At the request of the CDC, the state is helping to develop the national criteria for identifying and responding to COVID-related illness. New York State has notified 49 other states across the country of emerging cases of COVID-related illness in children, and now 14 other states and five European countries have reported cases as well.
The State Department of Health is also partnering with the NY Genome Center and Rockefeller University to conduct a genome and RNA sequencing study to better understand COVID-related illnesses in children and the possible genetic basis of this syndrome.

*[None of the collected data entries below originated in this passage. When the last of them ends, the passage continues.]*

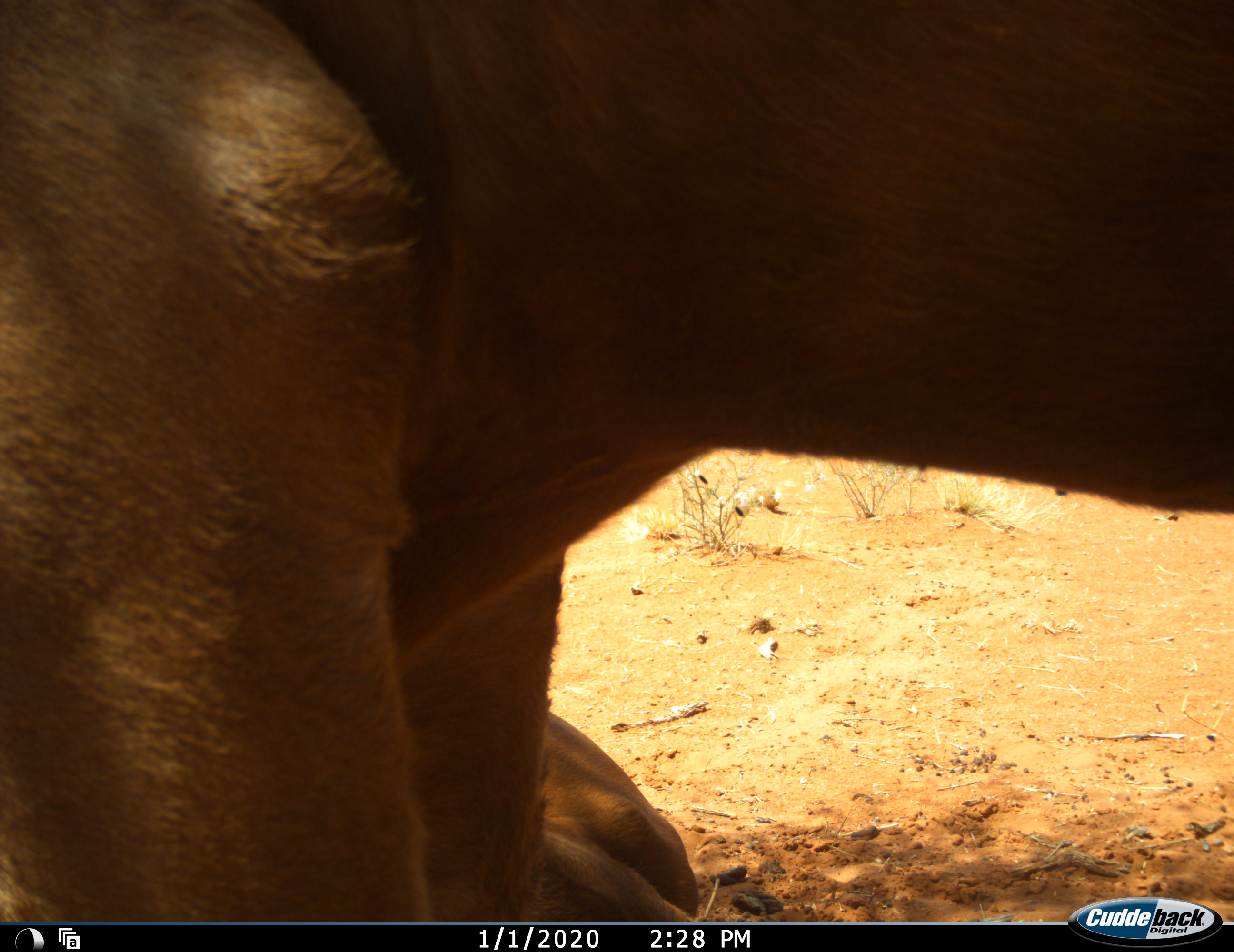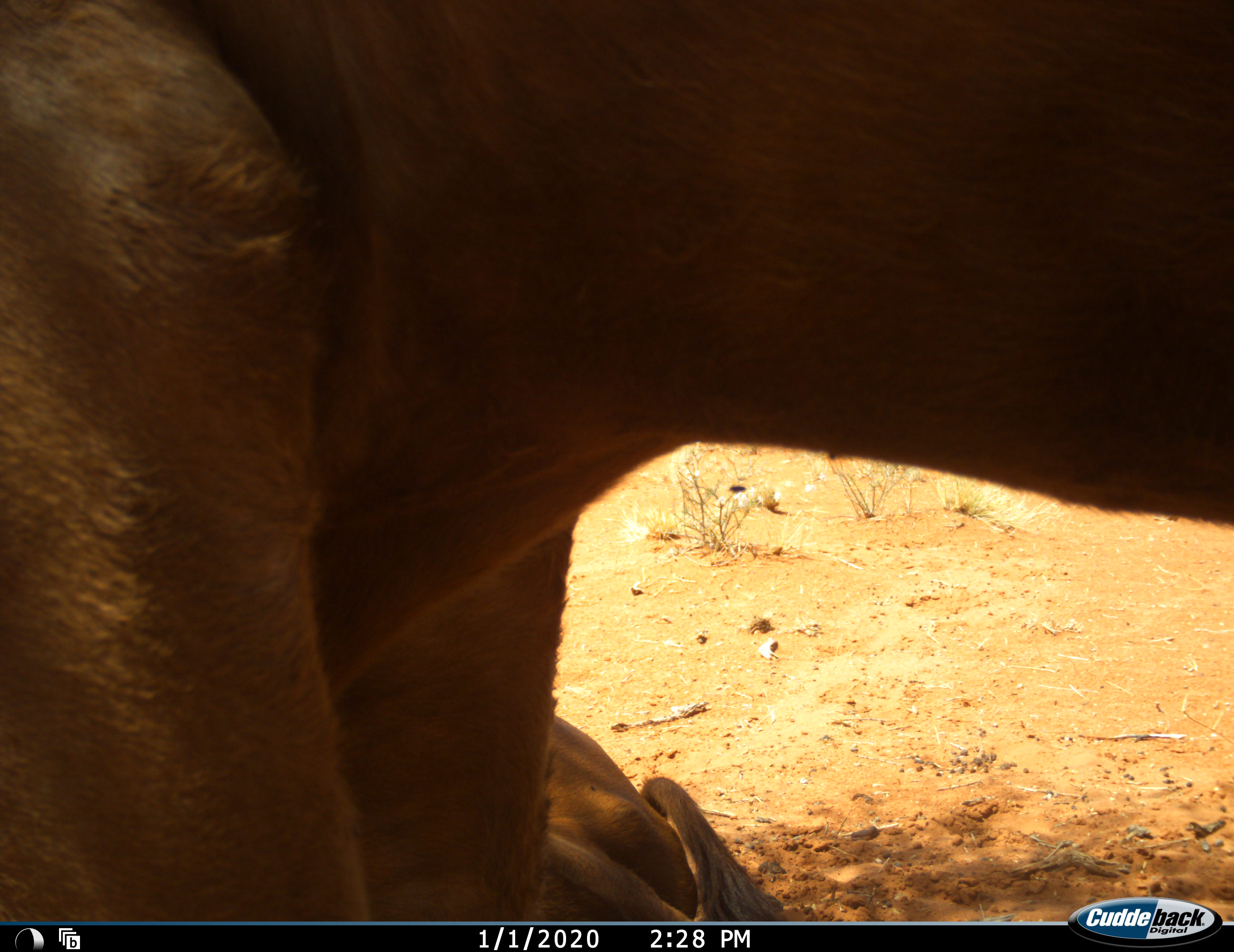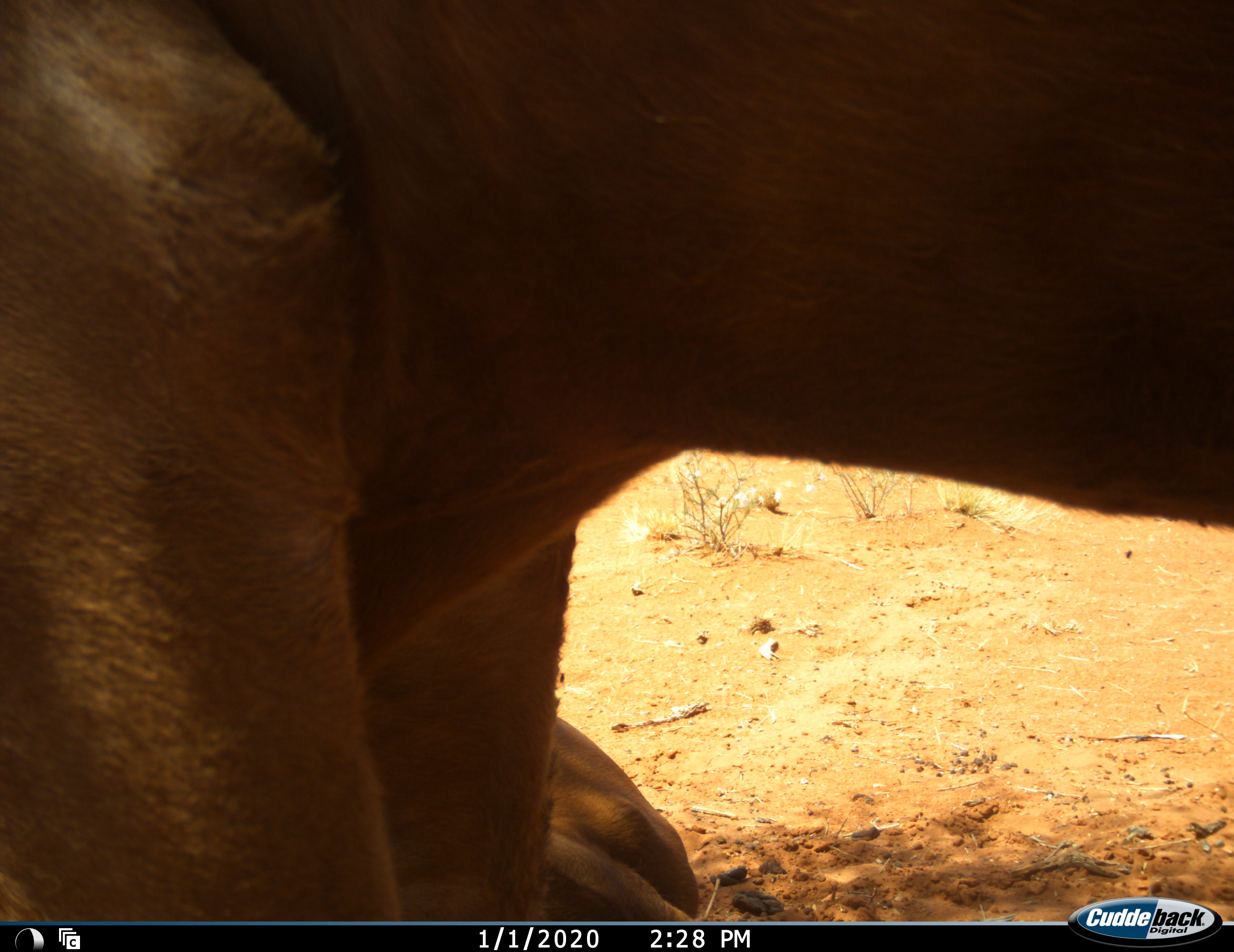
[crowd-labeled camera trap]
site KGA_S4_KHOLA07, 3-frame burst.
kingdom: Animalia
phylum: Chordata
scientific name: Vertebrata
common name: domestic animal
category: domesticanimal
Domesticanimal (domestic animal) (Vertebrata), count 2. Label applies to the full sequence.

At the direction of Governor Cuomo, the State Department of Health has issued an advisory about this serious inflammatory disease, called "Pediatric Multi-System Inflammatory Syndrome Associated with COVID-19," to inform healthcare providers of the condition, as well as to provide guidance for testing and reporting. Health care providers, including hospitals, are required to report to the Department of Health all cases of pediatric multisystem inflammatory syndrome potentially associated with COVID-19 in those under 21 years of age.
Though most children who get COVID-19 experience only mild symptoms, in the United Kingdom, a possible link has also been reported between pediatric COVID-19 and serious inflammatory disease. The inflammatory syndrome has features which overlap with Kawasaki disease and toxic shock syndrome and may occur days to weeks after acute COVID-19 illness. It can include persistent fever, abdominal symptoms, rash, and even cardiovascular symptoms requiring intensive care.
Early recognition by pediatricians and referral to a specialist including to critical care is essential. Molecular and serological testing for COVID-19 in children exhibiting the above symptoms is recommended. The majority of patients have tested positive for COVID-19, some on molecular testing for SARS-COV-2, others on serological testing.